- [Task list]:
[a] Can you duplicate the forum thread's text starting with "I am so glad" and going on through "(Jun 11, 2005)"?
[b] Which names of forum members appear in the forum thread?
[c] Could you resume the forum thread, picking up right after the last sentence of Topsy's post?

- [Passage]:
** begin **
I am so glad you have decided to go public with your decision.  As you can see you have so many friends here that wish you well on your journey.

Good luck hun, I will be there every step of the way holding your hand.

Lots of love
Indianna xxx


----------



## Barbarella (Jun 11, 2005)

Hi Laine 

Just wanted to say how brave it is of you to make this decision.  I share your history... well unexplained and 8 years ttc... and this is such a hard decision to come to...well it was for us anyway, but something just clicked.  That doesn't mean to say we don't still have doubts, but we're just taking each day as it comes.

If you need to chat to someone in the same position, please feel free, although by the looks of it, you do have lots of people to talk to... LOL.

I've just completed the prep course, so am only a bit further on that you...

Best of luck...

Cx


----------



## Topsy (Jan 18, 2005)

Dear Laine

Just wanted to wish you both loads of luck on your new journey.
** end **
- [Provided material]:
** begin **
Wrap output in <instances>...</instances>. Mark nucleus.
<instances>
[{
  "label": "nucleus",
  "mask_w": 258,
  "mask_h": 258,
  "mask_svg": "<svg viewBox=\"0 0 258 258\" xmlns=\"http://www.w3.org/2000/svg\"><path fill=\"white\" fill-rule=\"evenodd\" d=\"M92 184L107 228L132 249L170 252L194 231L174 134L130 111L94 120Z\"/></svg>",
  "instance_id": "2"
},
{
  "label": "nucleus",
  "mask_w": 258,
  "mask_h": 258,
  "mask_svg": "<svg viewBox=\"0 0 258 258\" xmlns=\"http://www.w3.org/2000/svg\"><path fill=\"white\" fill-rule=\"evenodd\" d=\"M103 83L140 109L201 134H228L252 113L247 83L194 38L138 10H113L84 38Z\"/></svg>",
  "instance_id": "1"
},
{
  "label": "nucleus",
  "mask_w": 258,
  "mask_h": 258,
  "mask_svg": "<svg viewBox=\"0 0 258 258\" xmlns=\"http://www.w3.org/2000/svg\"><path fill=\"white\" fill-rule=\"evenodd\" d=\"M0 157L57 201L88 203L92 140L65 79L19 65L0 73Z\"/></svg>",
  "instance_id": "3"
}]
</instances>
** end **
- [Responses per task]:
[a]
I am so glad you have decided to go public with your decision.  As you can see you have so many friends here that wish you well on your journey.

Good luck hun, I will be there every step of the way holding your hand.

Lots of love
Indianna xxx


----------



## Barbarella (Jun 11, 2005)

[b] Indianna, Barbarella, Laine, Topsy

[c]
Love
Topsy
xxxxx


----------



## LB (Sep 24, 2003)

Hi Laine

fabulous news - i am so delighted for you both - see  you over on the adoption thread 

LB
X


----------



## astrid (Feb 10, 2003)

hi laine
I am so glad that you are going to find happiness and joy that you really do deserve....if anyone deserves to be a mum you do.....
I will miss you, but thankyou for being there i feel that i have always known you....lots of love astridxxx


----------



## nicky30 (Sep 23, 2003)

Laine

I was delighted to read your news and look forward to reading about your adoption journey.

All the very best of luck to you.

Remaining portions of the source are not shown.